# Page extract:
Wednesday, August 15, 2012

One Last Time with NPR: Women writers, Presitge and Stuff

I had completely gotten over my issues with the NPR 100 Best Young Adult Novels list and was ready to come blog about something else when I spotted this article on Salon: A Prestige Free Zone.  So take a moment to read it and then come back and we'll discuss.



The reason why this article stuck out to me is because it was the second article in just as many days that I have read discussing the prominence of female authors on the NPR list.





So, let me clarify an important point right up front:

I don't care whether a book is written by a man or by a woman.  What I care about is whether or not it is written well, that it speaks in some way to the audience.

So let's address a specific points brought up in the article at Salon.

What is Young Adult (YA) Lit?

First, they define young adult literature as an "early teen" novel.  As those of us who work with YA literature know, this is a patently false definition.  If anything, it seems that the trend these days is to write for the older age of the YA spectrum.  I don't know about you, but I find it harder and harder to find books appropriate for the younger age of the YA spectrum.  But to be clear, most libraries define YA as any book encompassing the ages of 12 to 18, or for middle and high school students.

Does YA Lit Lack "Prestige"?

Then there is the issue of prestige.  Honestly, as someone who has worked with YA literature for 19 years now, the idea that it doesn't have prestige is really far outside of my personal thoughts and experience.  But, I spend my daily life immersed in YA lit. So, let's take a look at how prestige is defined.

Prestige (noun) : 1. Respect and admiration felt for someone or something on the basis of their achievements or quality. 2) Denoting something that arouses such respect or admiration. (dictionary.com)

I look at the immense following and impact of writers like John Green and think, but of course YA lit has prestige.  Then you have people like Ellen Hopkins writing cutting edge literature in highly stylized formats, how can that not be prestigious?  And do we really want to claim that someone like J. K. Rowling doesn't have prestige?  Of course not, but she is probably considered an exception not the norm.  And yet I have YA and adult patrons that come in on day one and ask for the newest book titles by authors by name.  That seems to indicate a level of prestige to me.  But I guess Miller is not talking about readers, but among other authors.  I would like to think that authors look at the quality of books and not the market of books, but I'm not one so I can't speak on this topic.

[Extracted data entries]
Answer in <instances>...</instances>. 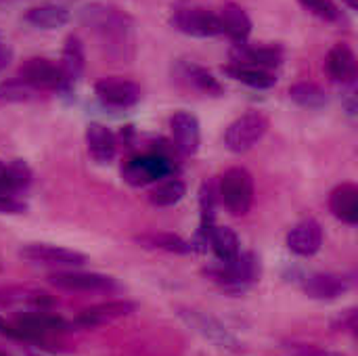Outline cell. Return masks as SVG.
Instances as JSON below:
<instances>
[{
  "label": "cell",
  "instance_id": "5b68a950",
  "mask_svg": "<svg viewBox=\"0 0 358 356\" xmlns=\"http://www.w3.org/2000/svg\"><path fill=\"white\" fill-rule=\"evenodd\" d=\"M268 130V118L260 111H250L237 118L224 132V145L233 153H245L256 147Z\"/></svg>",
  "mask_w": 358,
  "mask_h": 356
},
{
  "label": "cell",
  "instance_id": "f546056e",
  "mask_svg": "<svg viewBox=\"0 0 358 356\" xmlns=\"http://www.w3.org/2000/svg\"><path fill=\"white\" fill-rule=\"evenodd\" d=\"M182 73L185 78L189 80L191 86H195L197 90L206 92V94H222V84L201 65H195V63H185L182 65Z\"/></svg>",
  "mask_w": 358,
  "mask_h": 356
},
{
  "label": "cell",
  "instance_id": "30bf717a",
  "mask_svg": "<svg viewBox=\"0 0 358 356\" xmlns=\"http://www.w3.org/2000/svg\"><path fill=\"white\" fill-rule=\"evenodd\" d=\"M19 256L31 264H44V266H57V269H73L86 262L84 254L76 250L50 245V243H27L19 250Z\"/></svg>",
  "mask_w": 358,
  "mask_h": 356
},
{
  "label": "cell",
  "instance_id": "4fadbf2b",
  "mask_svg": "<svg viewBox=\"0 0 358 356\" xmlns=\"http://www.w3.org/2000/svg\"><path fill=\"white\" fill-rule=\"evenodd\" d=\"M170 130H172V141L174 147L191 157L199 151V143H201V130H199V122L193 113L189 111H176L170 118Z\"/></svg>",
  "mask_w": 358,
  "mask_h": 356
},
{
  "label": "cell",
  "instance_id": "cb8c5ba5",
  "mask_svg": "<svg viewBox=\"0 0 358 356\" xmlns=\"http://www.w3.org/2000/svg\"><path fill=\"white\" fill-rule=\"evenodd\" d=\"M227 76H231L233 80L241 82V84H248L252 88H258V90H266V88H273L277 84V78L273 71L268 69H260V67H250V65H237V63H231L227 67H222Z\"/></svg>",
  "mask_w": 358,
  "mask_h": 356
},
{
  "label": "cell",
  "instance_id": "d590c367",
  "mask_svg": "<svg viewBox=\"0 0 358 356\" xmlns=\"http://www.w3.org/2000/svg\"><path fill=\"white\" fill-rule=\"evenodd\" d=\"M8 57H10V50L6 48V44H2V42H0V67L8 61Z\"/></svg>",
  "mask_w": 358,
  "mask_h": 356
},
{
  "label": "cell",
  "instance_id": "484cf974",
  "mask_svg": "<svg viewBox=\"0 0 358 356\" xmlns=\"http://www.w3.org/2000/svg\"><path fill=\"white\" fill-rule=\"evenodd\" d=\"M86 65V55H84V44L78 36H67L63 55H61V69L67 78V82H73L82 76Z\"/></svg>",
  "mask_w": 358,
  "mask_h": 356
},
{
  "label": "cell",
  "instance_id": "603a6c76",
  "mask_svg": "<svg viewBox=\"0 0 358 356\" xmlns=\"http://www.w3.org/2000/svg\"><path fill=\"white\" fill-rule=\"evenodd\" d=\"M208 245L212 248V252L216 254V258L220 262H229V260L237 258L239 252H241L239 237H237V233L231 227L214 225L212 231L208 233Z\"/></svg>",
  "mask_w": 358,
  "mask_h": 356
},
{
  "label": "cell",
  "instance_id": "f1b7e54d",
  "mask_svg": "<svg viewBox=\"0 0 358 356\" xmlns=\"http://www.w3.org/2000/svg\"><path fill=\"white\" fill-rule=\"evenodd\" d=\"M187 193V187L182 180L178 178H170V180H164L159 183L151 193H149V201L157 208H170V206H176Z\"/></svg>",
  "mask_w": 358,
  "mask_h": 356
},
{
  "label": "cell",
  "instance_id": "7c38bea8",
  "mask_svg": "<svg viewBox=\"0 0 358 356\" xmlns=\"http://www.w3.org/2000/svg\"><path fill=\"white\" fill-rule=\"evenodd\" d=\"M134 311H136V304L130 300H109V302H101V304L84 308L73 319V325L82 327V329H96V327L109 325L117 319H124V317L132 315Z\"/></svg>",
  "mask_w": 358,
  "mask_h": 356
},
{
  "label": "cell",
  "instance_id": "83f0119b",
  "mask_svg": "<svg viewBox=\"0 0 358 356\" xmlns=\"http://www.w3.org/2000/svg\"><path fill=\"white\" fill-rule=\"evenodd\" d=\"M289 97L304 109H321L327 105V92L315 82H298L289 88Z\"/></svg>",
  "mask_w": 358,
  "mask_h": 356
},
{
  "label": "cell",
  "instance_id": "d6a6232c",
  "mask_svg": "<svg viewBox=\"0 0 358 356\" xmlns=\"http://www.w3.org/2000/svg\"><path fill=\"white\" fill-rule=\"evenodd\" d=\"M36 92L38 90H34L31 86H27L19 78L10 80V82H4L0 86V99L2 101H29V99H34Z\"/></svg>",
  "mask_w": 358,
  "mask_h": 356
},
{
  "label": "cell",
  "instance_id": "8fae6325",
  "mask_svg": "<svg viewBox=\"0 0 358 356\" xmlns=\"http://www.w3.org/2000/svg\"><path fill=\"white\" fill-rule=\"evenodd\" d=\"M94 92L103 105L117 107V109L134 107L143 97V90L136 82L126 80V78H117V76L99 80L94 84Z\"/></svg>",
  "mask_w": 358,
  "mask_h": 356
},
{
  "label": "cell",
  "instance_id": "9a60e30c",
  "mask_svg": "<svg viewBox=\"0 0 358 356\" xmlns=\"http://www.w3.org/2000/svg\"><path fill=\"white\" fill-rule=\"evenodd\" d=\"M231 61L237 65H250L260 69L279 67L283 61V50L279 46H250L248 42H237L231 50Z\"/></svg>",
  "mask_w": 358,
  "mask_h": 356
},
{
  "label": "cell",
  "instance_id": "52a82bcc",
  "mask_svg": "<svg viewBox=\"0 0 358 356\" xmlns=\"http://www.w3.org/2000/svg\"><path fill=\"white\" fill-rule=\"evenodd\" d=\"M19 80L34 90H61L69 84L61 65L42 57H31L23 61L19 65Z\"/></svg>",
  "mask_w": 358,
  "mask_h": 356
},
{
  "label": "cell",
  "instance_id": "3957f363",
  "mask_svg": "<svg viewBox=\"0 0 358 356\" xmlns=\"http://www.w3.org/2000/svg\"><path fill=\"white\" fill-rule=\"evenodd\" d=\"M218 197L233 216H245L254 204V178L245 168H229L218 180Z\"/></svg>",
  "mask_w": 358,
  "mask_h": 356
},
{
  "label": "cell",
  "instance_id": "277c9868",
  "mask_svg": "<svg viewBox=\"0 0 358 356\" xmlns=\"http://www.w3.org/2000/svg\"><path fill=\"white\" fill-rule=\"evenodd\" d=\"M48 283L61 292L73 294H113L120 292V283L101 273H84V271H57L48 275Z\"/></svg>",
  "mask_w": 358,
  "mask_h": 356
},
{
  "label": "cell",
  "instance_id": "e575fe53",
  "mask_svg": "<svg viewBox=\"0 0 358 356\" xmlns=\"http://www.w3.org/2000/svg\"><path fill=\"white\" fill-rule=\"evenodd\" d=\"M357 327H358V315H357V308H350V311H346L336 323H334V329H338V332H348V334H357Z\"/></svg>",
  "mask_w": 358,
  "mask_h": 356
},
{
  "label": "cell",
  "instance_id": "f35d334b",
  "mask_svg": "<svg viewBox=\"0 0 358 356\" xmlns=\"http://www.w3.org/2000/svg\"><path fill=\"white\" fill-rule=\"evenodd\" d=\"M29 356H36V355H29Z\"/></svg>",
  "mask_w": 358,
  "mask_h": 356
},
{
  "label": "cell",
  "instance_id": "4dcf8cb0",
  "mask_svg": "<svg viewBox=\"0 0 358 356\" xmlns=\"http://www.w3.org/2000/svg\"><path fill=\"white\" fill-rule=\"evenodd\" d=\"M308 13H313L315 17L323 19V21H329V23H340L344 17H342V10L340 6L334 2V0H298Z\"/></svg>",
  "mask_w": 358,
  "mask_h": 356
},
{
  "label": "cell",
  "instance_id": "9c48e42d",
  "mask_svg": "<svg viewBox=\"0 0 358 356\" xmlns=\"http://www.w3.org/2000/svg\"><path fill=\"white\" fill-rule=\"evenodd\" d=\"M170 23L178 31L187 36H195V38H212V36L222 34L218 15L201 6H187V8L174 10Z\"/></svg>",
  "mask_w": 358,
  "mask_h": 356
},
{
  "label": "cell",
  "instance_id": "7402d4cb",
  "mask_svg": "<svg viewBox=\"0 0 358 356\" xmlns=\"http://www.w3.org/2000/svg\"><path fill=\"white\" fill-rule=\"evenodd\" d=\"M218 21H220L222 34H227L235 44L245 42L252 34V21L239 4H233V2L224 4L218 15Z\"/></svg>",
  "mask_w": 358,
  "mask_h": 356
},
{
  "label": "cell",
  "instance_id": "4316f807",
  "mask_svg": "<svg viewBox=\"0 0 358 356\" xmlns=\"http://www.w3.org/2000/svg\"><path fill=\"white\" fill-rule=\"evenodd\" d=\"M31 183V170L23 164V162H10V164H4L0 159V191H6V193H17V191H23L27 189Z\"/></svg>",
  "mask_w": 358,
  "mask_h": 356
},
{
  "label": "cell",
  "instance_id": "5bb4252c",
  "mask_svg": "<svg viewBox=\"0 0 358 356\" xmlns=\"http://www.w3.org/2000/svg\"><path fill=\"white\" fill-rule=\"evenodd\" d=\"M323 245V229L315 218L300 220L289 233H287V248L296 256L310 258L315 256Z\"/></svg>",
  "mask_w": 358,
  "mask_h": 356
},
{
  "label": "cell",
  "instance_id": "8d00e7d4",
  "mask_svg": "<svg viewBox=\"0 0 358 356\" xmlns=\"http://www.w3.org/2000/svg\"><path fill=\"white\" fill-rule=\"evenodd\" d=\"M342 2H346V4H348V8H350V10H357L358 0H342Z\"/></svg>",
  "mask_w": 358,
  "mask_h": 356
},
{
  "label": "cell",
  "instance_id": "ba28073f",
  "mask_svg": "<svg viewBox=\"0 0 358 356\" xmlns=\"http://www.w3.org/2000/svg\"><path fill=\"white\" fill-rule=\"evenodd\" d=\"M178 317H180L191 329H195L199 336H203L206 340H210V342L216 344L218 348H224V350H239L237 338H235L218 319H214L212 315H206V313L195 311V308H185V306H180V308H178Z\"/></svg>",
  "mask_w": 358,
  "mask_h": 356
},
{
  "label": "cell",
  "instance_id": "7a4b0ae2",
  "mask_svg": "<svg viewBox=\"0 0 358 356\" xmlns=\"http://www.w3.org/2000/svg\"><path fill=\"white\" fill-rule=\"evenodd\" d=\"M203 273L224 292L243 294L260 279V260L252 252H239L237 258L220 262L218 266H210Z\"/></svg>",
  "mask_w": 358,
  "mask_h": 356
},
{
  "label": "cell",
  "instance_id": "d4e9b609",
  "mask_svg": "<svg viewBox=\"0 0 358 356\" xmlns=\"http://www.w3.org/2000/svg\"><path fill=\"white\" fill-rule=\"evenodd\" d=\"M25 21L42 29H57L69 21V10L61 4H40L25 13Z\"/></svg>",
  "mask_w": 358,
  "mask_h": 356
},
{
  "label": "cell",
  "instance_id": "8992f818",
  "mask_svg": "<svg viewBox=\"0 0 358 356\" xmlns=\"http://www.w3.org/2000/svg\"><path fill=\"white\" fill-rule=\"evenodd\" d=\"M174 172V164L170 157L162 153H147L128 159L122 166V178L132 187H145L159 178H166Z\"/></svg>",
  "mask_w": 358,
  "mask_h": 356
},
{
  "label": "cell",
  "instance_id": "ac0fdd59",
  "mask_svg": "<svg viewBox=\"0 0 358 356\" xmlns=\"http://www.w3.org/2000/svg\"><path fill=\"white\" fill-rule=\"evenodd\" d=\"M86 147L96 164H109L117 153V138L107 126L92 122L86 128Z\"/></svg>",
  "mask_w": 358,
  "mask_h": 356
},
{
  "label": "cell",
  "instance_id": "44dd1931",
  "mask_svg": "<svg viewBox=\"0 0 358 356\" xmlns=\"http://www.w3.org/2000/svg\"><path fill=\"white\" fill-rule=\"evenodd\" d=\"M329 210L331 214L342 220L344 225L358 222V187L355 183L338 185L329 195Z\"/></svg>",
  "mask_w": 358,
  "mask_h": 356
},
{
  "label": "cell",
  "instance_id": "ffe728a7",
  "mask_svg": "<svg viewBox=\"0 0 358 356\" xmlns=\"http://www.w3.org/2000/svg\"><path fill=\"white\" fill-rule=\"evenodd\" d=\"M0 304L4 306H27L36 311H46L48 306L55 304V300L38 287L31 285H10V287H0Z\"/></svg>",
  "mask_w": 358,
  "mask_h": 356
},
{
  "label": "cell",
  "instance_id": "74e56055",
  "mask_svg": "<svg viewBox=\"0 0 358 356\" xmlns=\"http://www.w3.org/2000/svg\"><path fill=\"white\" fill-rule=\"evenodd\" d=\"M0 356H4V355H2V353H0Z\"/></svg>",
  "mask_w": 358,
  "mask_h": 356
},
{
  "label": "cell",
  "instance_id": "1f68e13d",
  "mask_svg": "<svg viewBox=\"0 0 358 356\" xmlns=\"http://www.w3.org/2000/svg\"><path fill=\"white\" fill-rule=\"evenodd\" d=\"M283 350L289 356H348L344 353H338V350H327V348H321L317 344H310V342H283Z\"/></svg>",
  "mask_w": 358,
  "mask_h": 356
},
{
  "label": "cell",
  "instance_id": "2e32d148",
  "mask_svg": "<svg viewBox=\"0 0 358 356\" xmlns=\"http://www.w3.org/2000/svg\"><path fill=\"white\" fill-rule=\"evenodd\" d=\"M350 287L352 279L336 273H315L304 281V292L315 300H336L350 292Z\"/></svg>",
  "mask_w": 358,
  "mask_h": 356
},
{
  "label": "cell",
  "instance_id": "e0dca14e",
  "mask_svg": "<svg viewBox=\"0 0 358 356\" xmlns=\"http://www.w3.org/2000/svg\"><path fill=\"white\" fill-rule=\"evenodd\" d=\"M325 67L331 80L352 84L357 80V55L348 44H336L325 59Z\"/></svg>",
  "mask_w": 358,
  "mask_h": 356
},
{
  "label": "cell",
  "instance_id": "836d02e7",
  "mask_svg": "<svg viewBox=\"0 0 358 356\" xmlns=\"http://www.w3.org/2000/svg\"><path fill=\"white\" fill-rule=\"evenodd\" d=\"M25 210H27L25 201H21L13 193L0 191V214H23Z\"/></svg>",
  "mask_w": 358,
  "mask_h": 356
},
{
  "label": "cell",
  "instance_id": "6da1fadb",
  "mask_svg": "<svg viewBox=\"0 0 358 356\" xmlns=\"http://www.w3.org/2000/svg\"><path fill=\"white\" fill-rule=\"evenodd\" d=\"M82 23L90 29L96 44L111 61L126 63L134 57V23L128 13L103 4L92 2L82 8Z\"/></svg>",
  "mask_w": 358,
  "mask_h": 356
},
{
  "label": "cell",
  "instance_id": "d6986e66",
  "mask_svg": "<svg viewBox=\"0 0 358 356\" xmlns=\"http://www.w3.org/2000/svg\"><path fill=\"white\" fill-rule=\"evenodd\" d=\"M134 241L138 245L147 248V250H162V252H168V254L187 256V254H195L197 252L193 241H187L180 235L166 233V231H147V233L134 235Z\"/></svg>",
  "mask_w": 358,
  "mask_h": 356
}]
</instances>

# Tasks to perform:
a – Rewrite the paragraph of the blog post on YA literature that begins "First, they define young adult literature" as a short bulleted list that keeps its main facts.
b – Using the blog post on YA literature, say whether each statement agrees with it. Answer yes or no for each, and quote the words that decide it.
(i) The writer has worked with YA literature for 19 years.
(ii) According to the writer, most libraries define YA as books for ages 10 to 16.
(iii) The writer cares whether a book's author is a man or a woman.
c – Continue the blog post on YA literature, starting after its final sentence.
The records have no connection to the blog post.

# The replies:
a –
- The Salon article defines young adult literature as an "early teen" novel, which the writer calls a patently false definition.
- The current trend seems to favor writing for the older end of the YA spectrum.
- The writer finds it harder and harder to find books suited to the younger end.
- Most libraries define YA as any book covering ages 12 to 18, or middle and high school students.

b –
(i) Yes: "as someone who has worked with YA literature for 19 years now"
(ii) No: "most libraries define YA as any book encompassing the ages of 12 to 18"
(iii) No: "I don't care whether a book is written by a man or by a woman."

c –
Miller makes the claim in this piece that of course YA lit does have its own awards, but that people don't really know about them.  It would be hard for me to discuss the veracity of this statement because, again, I am so immersed in this culture that it seems to me incredible that no one knows about them.  I know that they are often announced on the morning shows and in the press.  I know that almost all school children will be forced at some point and time to choose and read a Newbery medal winner.  The Michael L. Pritnz award is, of course, a newer award.  But does prestige only come in the form of awards?  Miller makes the argument that prestige is inverse to popularity, which doesn't seem to always be true.  Again, I think we can look to authors like John Green, J K Rowling and Suzanne Collins to see examples of authors that have both prestige and popularity.

Men Vs. Women - Still?

But I guess the part of the article that really gets under my craw is the notion that it is somehow a problem that the list or the ya authorship is predominantly female.  Having lived my life where I can't help but notice that most of it seems to be predominantly male, I say good for them.  Are there more female YA writers?  A brief look at the books on my shelves would seem to indicate that yes, there are more women writing YA then men.  But I guess I fail to understand why that is a problem.  It would be a problem if there were no men writing YA, but that is certainly not the case.

I learned to change my views about what men and women read after working for a library director - a man - who loved to read romance novels and could name the entire Harlequin catalog by Title, Author and Number.  And as Stephanie Wilkes noted previously, her African American teen guys love to read Sarah Dessen.

The issue of female writers was brought up in a different way yesterday on the Yalsa-bk listserv when someone asked about female writers who wrote from a male character's point of view.  There are a great number of titles that illustrate that a woman can write effectively and meaningfully from the male point of view.  Just as there are a great number of titles that indicate that men can write from the female point of view.  (Did you not love Hazel when you read The Fault in Our Stars by John Green? I did.)  Or that anyone can write from an alien point of view.  Or from an animal's point of view.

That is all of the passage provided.